Esandar Arthamas Berjangka merupakan pialang resmi yang terdaftar di BAPPEBTI. Anggota dari Bursa Berjangka Jakarta dan Kliring Berjangka Indonesia.

Perdana Menteri Inggris Boris Johnson mengatakan sanksi dan tindakan lain akan siap jika terjadi serangan Rusia di Ukraina, dan pemerintahnya akan meminta parlemen untuk memberikan sanksi individu dan perusahaan Rusia.
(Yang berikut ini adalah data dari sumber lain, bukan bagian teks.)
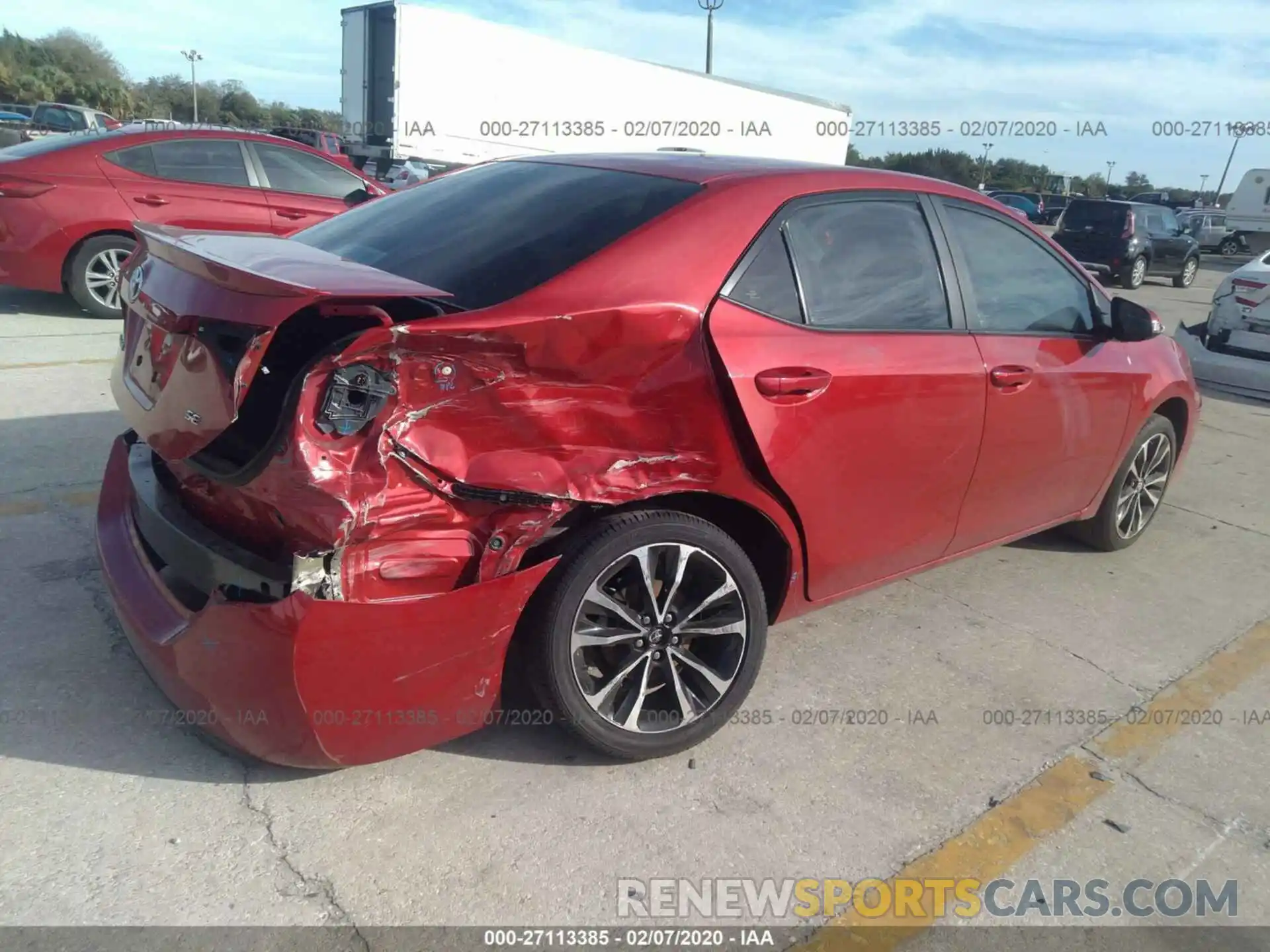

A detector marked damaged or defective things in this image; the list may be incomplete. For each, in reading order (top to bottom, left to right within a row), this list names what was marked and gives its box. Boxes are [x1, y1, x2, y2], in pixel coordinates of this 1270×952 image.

detached bumper [97, 431, 553, 767]
broken tail light [316, 362, 394, 436]
rear-end collision damage [97, 221, 773, 767]
detached bumper [1169, 324, 1270, 402]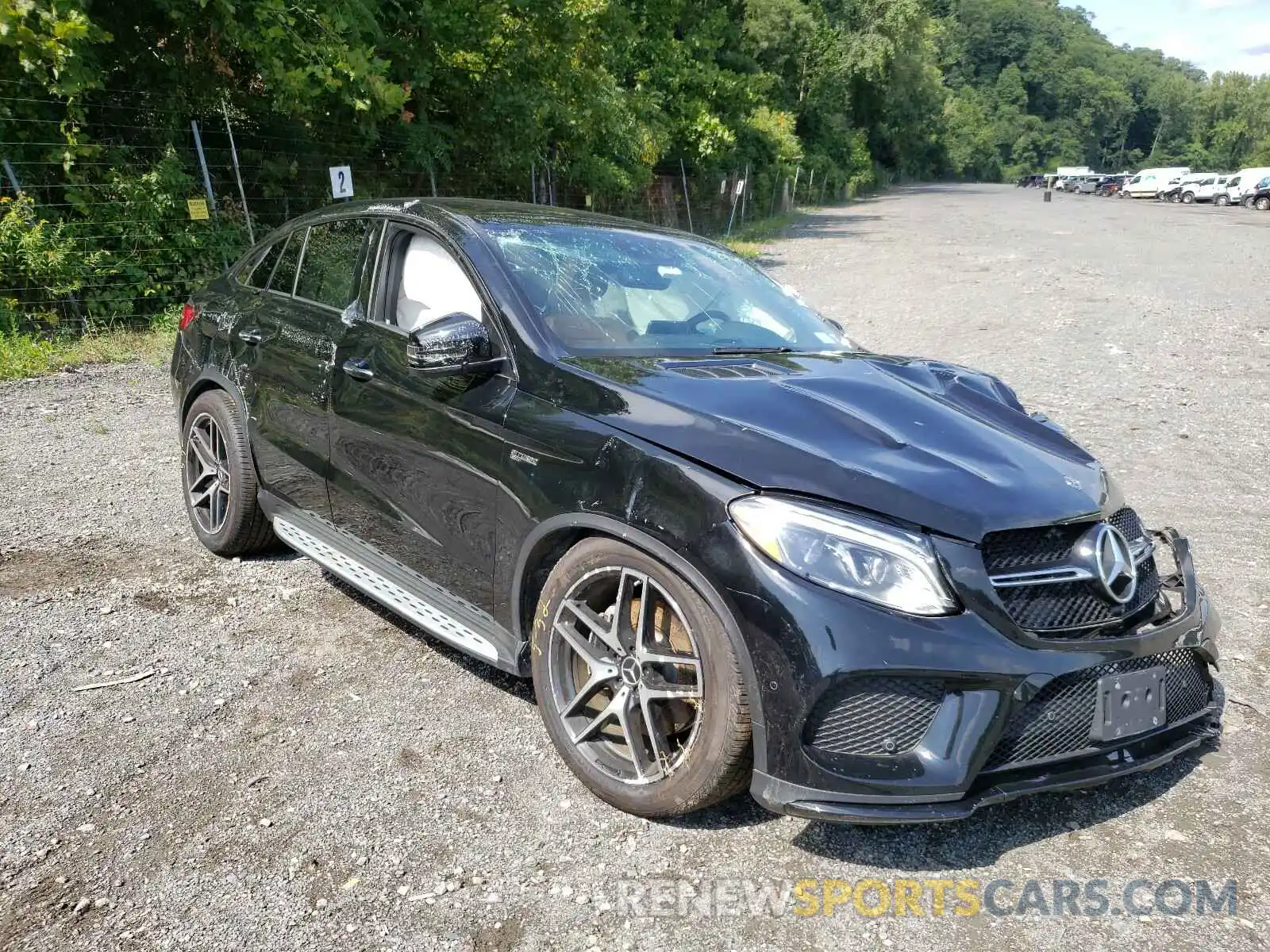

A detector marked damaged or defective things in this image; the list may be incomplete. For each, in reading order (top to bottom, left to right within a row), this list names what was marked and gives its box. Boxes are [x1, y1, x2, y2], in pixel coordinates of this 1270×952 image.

Sebagaimana dilaporkan oleh The Times pada hari Selasa (08/02/2022), Johnson mengatakan Inggris sedang mempertimbangkan untuk mengerahkan pesawat tempur Typhoon Angkatan Udara Kerajaan dan kapal perang Angkatan Laut Kerajaan untuk melindungi Eropa tenggara.

Johnson juga mengatakan Menteri Pertahanan Ben Wallace dan Menteri Luar Negeri Liz Truss akan segera melakukan perjalanan ke Moskow. Pernyataan ini muncul ketika para pejabat di Amerika Serikat mengatakan serangan oleh Rusia di Ukraina dapat terjadi dalam beberapa hari atau minggu. Rusia telah mengumpulkan sekitar 100.000 tentara di dekat perbatasan Ukraina. Ia menyangkal sedang merencanakan invasi.

“Sanksi Inggris dan tindakan lainnya akan siap untuk setiap serangan Rusia yang diperbarui,” tulis Johnson. “Pemerintah akan meminta parlemen untuk kekuatan baru untuk memberikan sanksi yang lebih luas kepada individu dan entitas Rusia, termasuk perusahaan mana pun yang terkait dengan negara Rusia atau yang beroperasi di sektor strategis yang penting bagi Kremlin”, jelasnya.

Inggris juga bersiap untuk memperkuat kelompok perang NATO yang dipimpin Inggris di Estonia, kata Johnson. “Saya menyambut baik pernyataan Jerman bahwa Nord Stream 2 akan dipertimbangkan kembali jika terjadi serangan,” tambahnya.

Sebelumnya di hari Senin, Presiden AS Joe Biden mengatakan setelah bertemu dengan Kanselir Jerman Olaf Scholz bahwa pipa gas Nord Stream 2 akan dihentikan jika Rusia menginvasi Ukraina. Scholz mengatakan pasangan itu memiliki pendekatan yang sama ke Ukraina, ke Rusia dan sanksi, tetapi tidak secara langsung mengkonfirmasi rencana Nord Stream 2. Proyek energi paling memecah belah di Eropa, Nord Stream 2 dirancang untuk menggandakan jumlah gas yang mengalir dari Rusia langsung ke Jerman, melewati Ukraina.